Yeah, the SSH port isn't publicly exposed
Did you consider on-premises hardware instead of EU Cloud?
We did not consider that because we are a lean, small startup. We barely have a premise to put anything on.
We talked to a few premium hosting vendors in Denmark and to build our own redundancy beyond what they guarantee, it actually became more expensive than AWS.
Does anybody care, besides you, that you’re ISO 27001 compliant? I thought SSAE 16 and other SSAE standards were the main things people were concerned with having?
Seems to depend on industry and/or region.
Most of our customers have a hard requirement on ISO 9001. Many on ISO 27001, too. The rest strongly prefers a partner having a plan to get ISO 27001
Pff… You wish. Depending on the sector you are in, ISO 27001 can either be a hard requirement (either directly or through national standards built upon it, like the Dutch healthcare NEN 7510) or completely irrelevant. If this company needs it, you can bet their customers need it — usually because they in turn are required to do so because of regulations.
You must be looking from US perspective. In EU I don't think I've seen any SSAE provided or wanted, and I've seen a bit of medium to big industry.
Might be interesting, but doesn’t seem to be a valid “Show HN”
* - https://news.ycombinator.com/showhn.html
Did you look into prepackaged solutions such as kamal/dokku/caprover for parts of this? What were you missing from those?
I looked at Kamal, Dokku, and CapRover — all great tools if you want to abstract away server management. But for a HIPAA/ISO 27001 certifiable app, I need a higher level of control and auditability across the entire stack.
With Ansible, I can version everything — from server hardening to DB backups — and ensure idempotent, transparent provisioning. I don’t have to reverse-engineer how a PaaS layer configures things under the hood, or worry about opaque defaults that might not meet compliance requirements.
There's nothing wrong with these tools, but once you're in the mood for the ISO certification, and once you start doing these things yourself, they actually seem like a step backwards or add very little value.
I also prefer running my own DB backups rather than relying on magic snapshots — it's easier to integrate with encrypted offsite storage and disaster recovery policies that align with ISO requirements.

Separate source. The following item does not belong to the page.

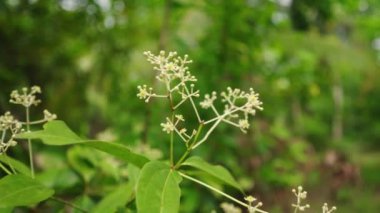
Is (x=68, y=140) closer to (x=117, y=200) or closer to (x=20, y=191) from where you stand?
Result: (x=20, y=191)

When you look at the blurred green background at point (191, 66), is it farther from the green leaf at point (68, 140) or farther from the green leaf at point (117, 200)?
the green leaf at point (68, 140)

This lets me lock down the environment exactly as needed, with no surprise moving parts.
Tools like Kamal/Dokku/CapRover shine for fast, developer-friendly deploys, but for regulated workloads, I’ll take boring, explicit, and auditable any day.
Happy for you, don't get me wrong, but your post is not particularly news, I'm guessing everyone on HN knows bare metal/VPS providers are cheaper than AWS/Azure/GCP.

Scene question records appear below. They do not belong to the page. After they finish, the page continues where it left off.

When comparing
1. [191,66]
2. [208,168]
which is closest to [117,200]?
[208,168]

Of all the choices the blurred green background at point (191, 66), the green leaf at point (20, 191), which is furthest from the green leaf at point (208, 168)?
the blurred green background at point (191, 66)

And also lacking a bit in details:
- both technical (e.g. how are you dealing with upgrades or multi-data center fallback for your postgresql), and
- especially business, e.g. what's the total cost analysis including the supplemental labor cost to set this up but mostly to maintain it.
Maybe if you shared your scripts and your full cost analysis, that would be quite interesting.
> Techincal
I'm trying to share as much technical across this thread as for your two examples:
System upgrades:
Keep in mind that as per the ISO specification, system upgrades should be applied but in a controlled manner. This lends itself perfectly to the following case that is manually triggered.
Since we take steps to make applications stateless, and Ansible scripts are immutable:
We spin up a new machine with the latest packages and once ready it join the Cloudflare load balancer. The old machines are drained and deprovisioned.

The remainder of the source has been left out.